The shortage of trained professionals with cyber-security skills is acute, worsening and exacerbating the number of data breaches that are taking place.

A report last month by the Information Systems Security Association (ISSA) and the IT analyst firm Enterprise Strategy Group (ESG), shed light on the scope of the problem and offered guidelines to businesses for easing the skill crunch. This was the second year in a row that the two organizations have partnered to conduct the study, and the results depict a widespread business problem that is becoming more severe.

Nearly three-fourths of the respondents (70%) of the ISSA and ESG survey respondents indicate that the shortage of people with cyber-security skills has had an impact on their organization. Yet 62% of them also concede that they are falling behind in providing an adequate level of training for their data security personnel. And that figure is up almost 10% percent from last year’s study.

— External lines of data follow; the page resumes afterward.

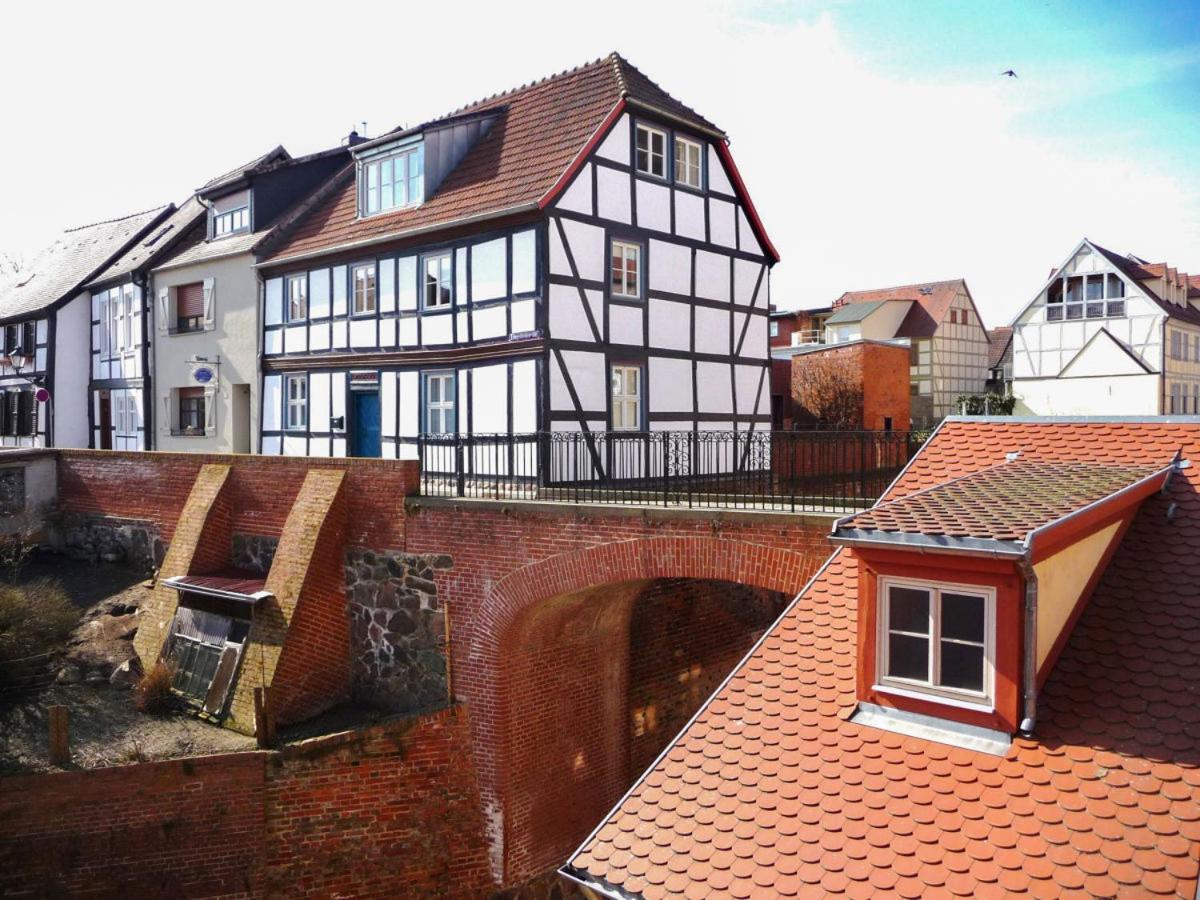 Haus Zur Eselsbruecke Apartamento Tangermünde Exterior foto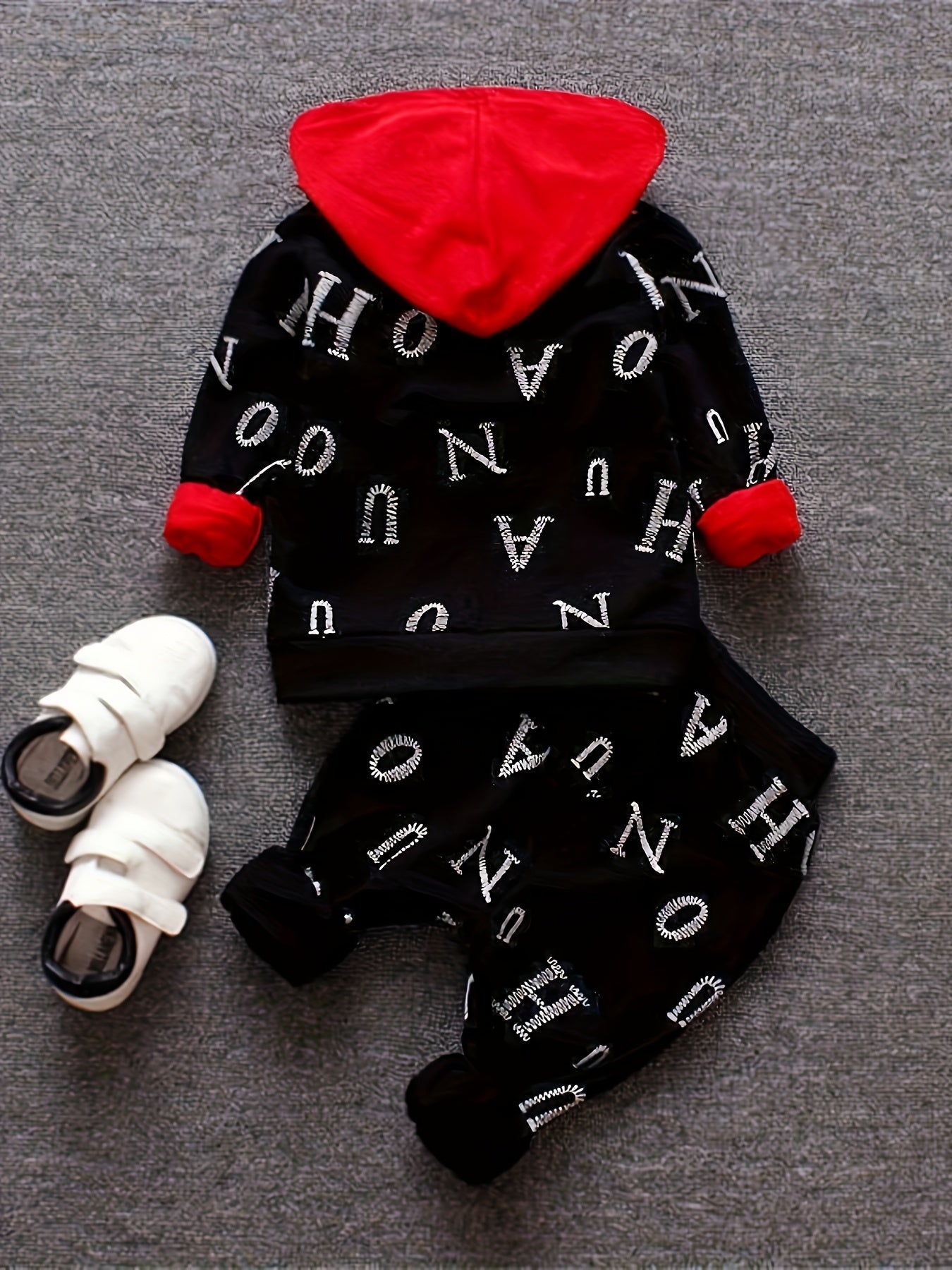 New Boys' Fashion In Spring Is Full Of Printed Letters, Long Sleeves And Hooded Three-piece Suit, And Boys' Casual Trousers Suit In Autumn.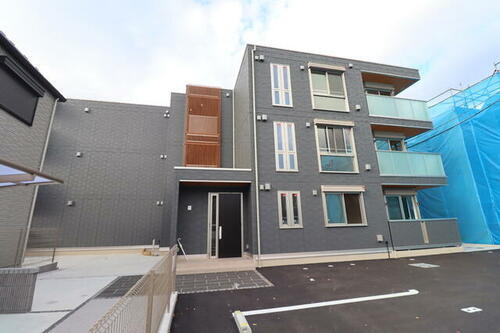 神奈川県川崎市高津区久末 賃貸アパート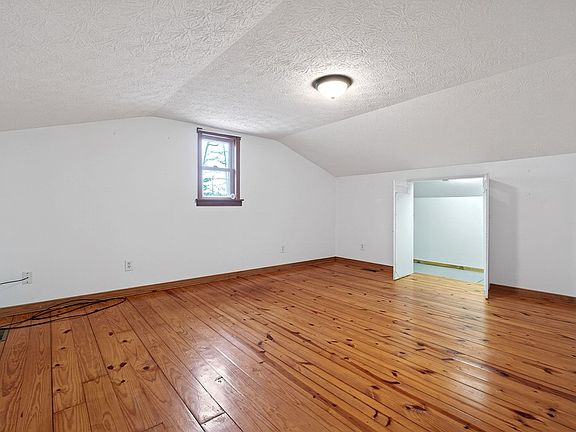 57th image of 1263 Ridge Rd W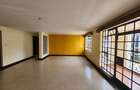 3 Bed Apartment with En Suite at Valley Arcade - 4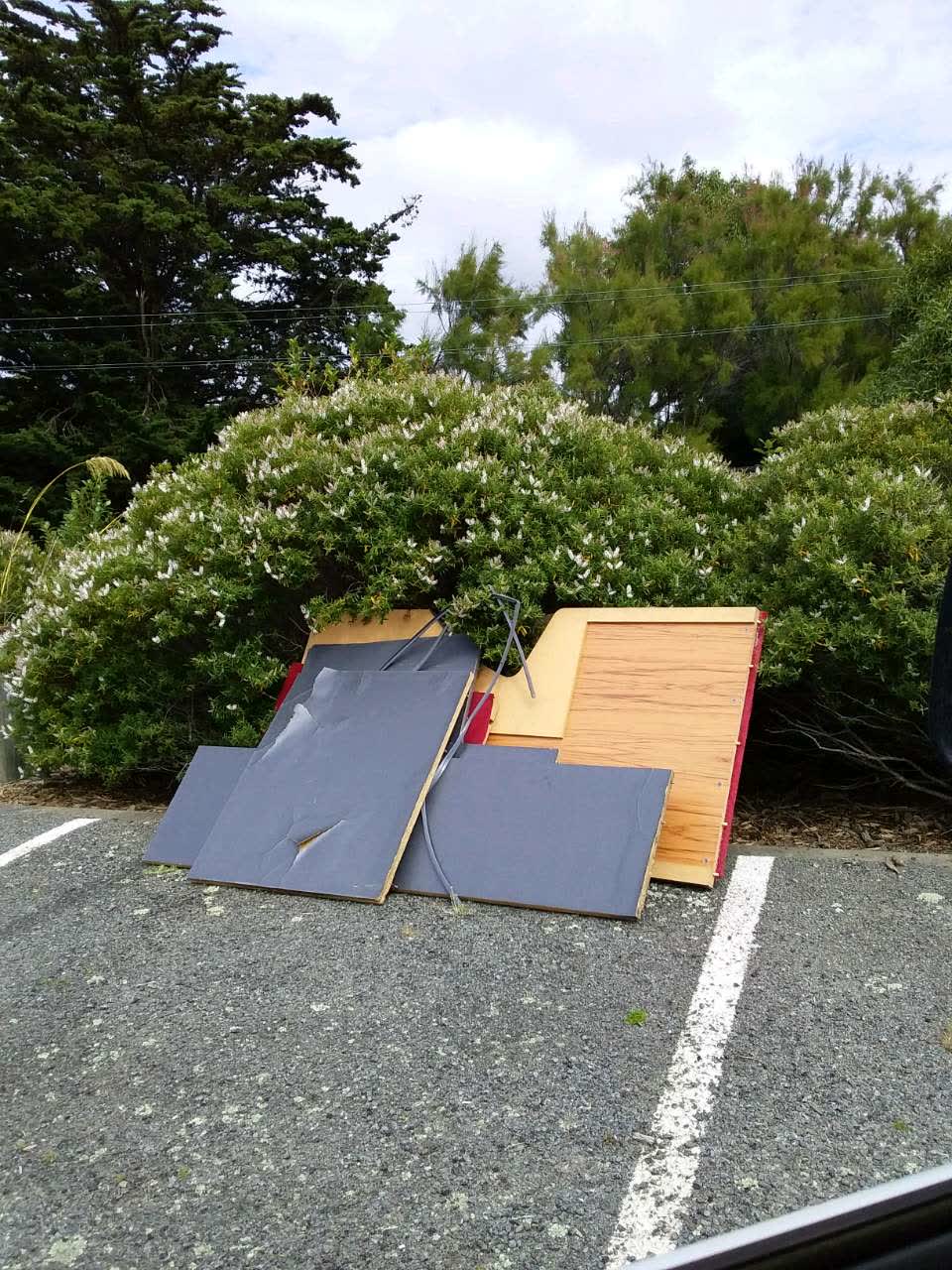 The photograph attached to this rubbish/recycling report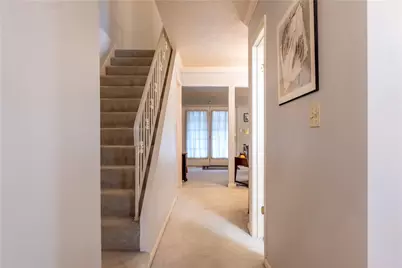 112 Georgetowne Vlg, White Township, PA 15701 - Photo 5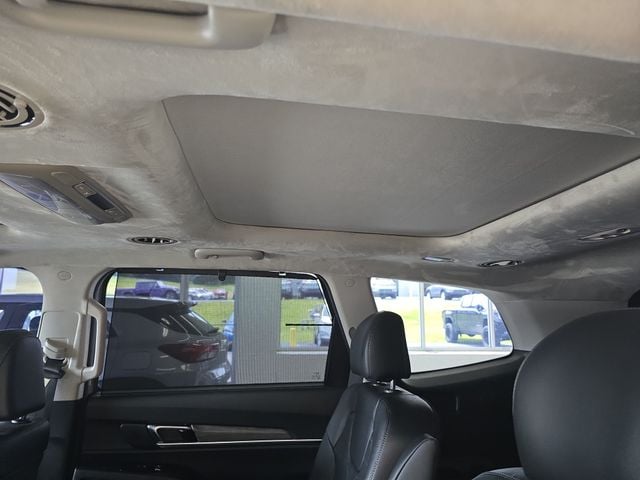 Pre-Owned 2022 Kia Telluride SX - photo - 13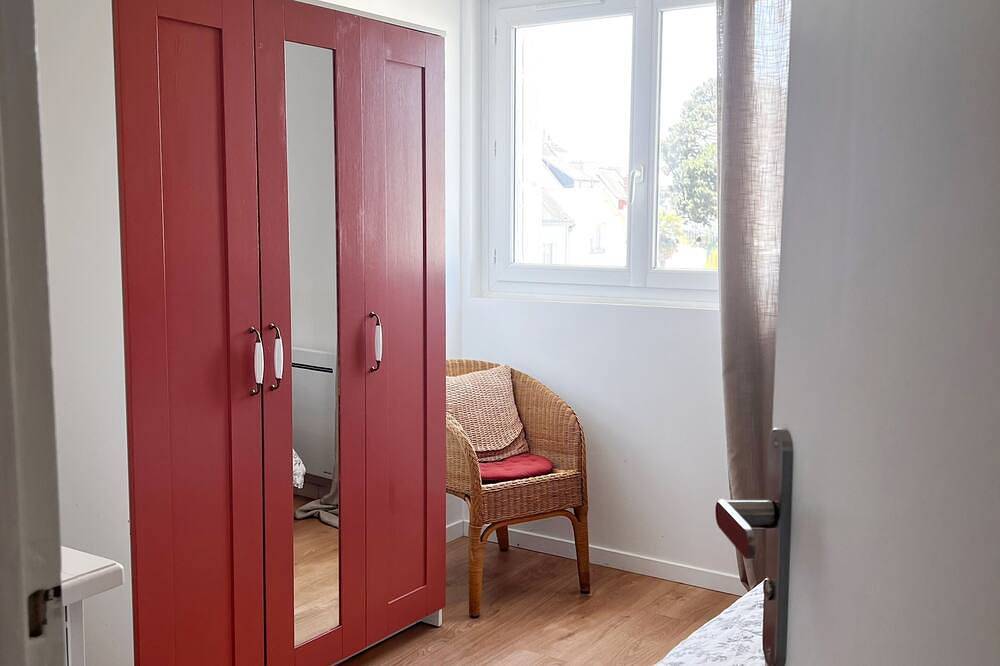 Appartement entier, 10° Ouest · T3 rénové 2025 · Vue parc · Rue Calme in Lorient, Côte des Mégalithes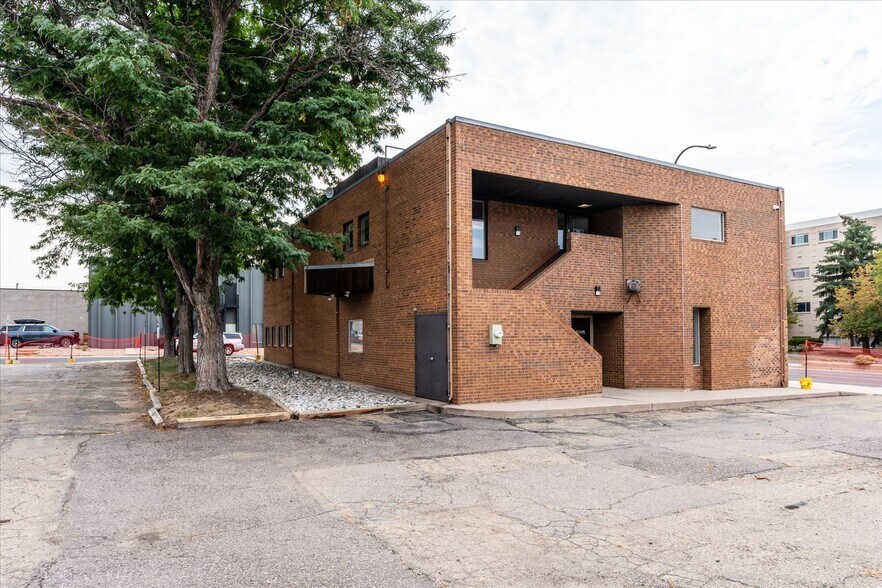 More Photos Of 5699 S Greenwood Cir, Littleton Warehouse For Sale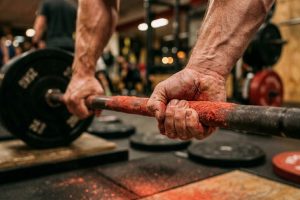 How to Overcome Grip Strength Failure Before Back Muscle Exhaustion in Heavy Deadlifts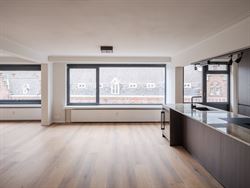 Op de vierde verdieping van een verzorgd gebouw uit 1967 vind je dit prachtig vernieuwde appartement met een royale bewoonbare oppervlakte van 115 m²...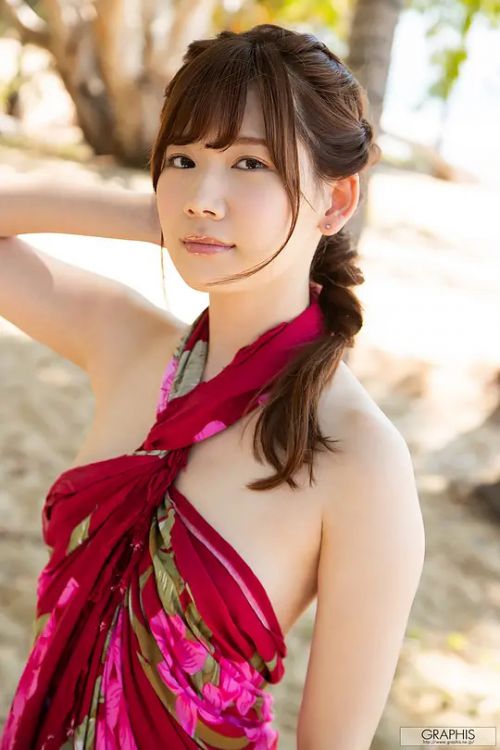 明里紬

Nearly half (45%) of the 343 data security professionals surveyed say their organization experienced at least one security event during the past two years, and 91% believe that they are vulnerable to a significant cyber attack or data breach. Among the top contributing factors, 31% blame a lack of security training for non-technical employees; 22% point to the shortage of data security professionals, and 20% find fault with their managements for making cybersecurity a low priority.

Among the array of security-related skill shortages, the respondents identified data security analysis (31%), application security (31%) and cloud computing security (29%) as the most acute.

“The cyber-security skills shortage represents an existential threat to our national security, and this year-over-year comparison data bears out this fact,” says Jon Oltsik, an ESG analyst and the report’s author. “We are not making progress, cyber-security professionals can’t scale, and the implications of the skills shortage are becoming more pervasive and ominous. It is clear that the solution must be about more than filling jobs,” he adds. “It is about creating an environment from the top down of cybersecurity as a priority.”

In the report, Oltsik also identifies the five most important investment mistakes that businesses make with regards to cybersecurity and suggests remedies based on the study:

1. Failing to align cybersecurity and business goals: To correct this, 43% of the survey respondents suggest establishing security-related goals and metrics for IT and business managers.

2. Failing to create repeatable processes: Poorly defined manual and informal processes create security risks. To rectify this, 41% of the respondents suggest formalizing and documenting all processes with data security implications.

3. Failing to invest in personnel training: Although companies are increasing their spending on data security technology, the respondents suggest that they still need to invest more in security-related training and education for all personnel, at all levels of the organization.

4. Failing to provide the right training: To develop data security skills, three-fourths of the respondents favor investing in training courses and professional development organizations over security certifications. They also suggest employing “just-in-time” online training with a focus on specific skills, such as application and cloud security.

5. Failing to plan for an on-going skill shortage: With no end in sight to the skill deficit, the respondents suggest that companies develop aggressive programs for recruiting data security talent from a variety of disciplines, including IT ops, network engineers and business analysts.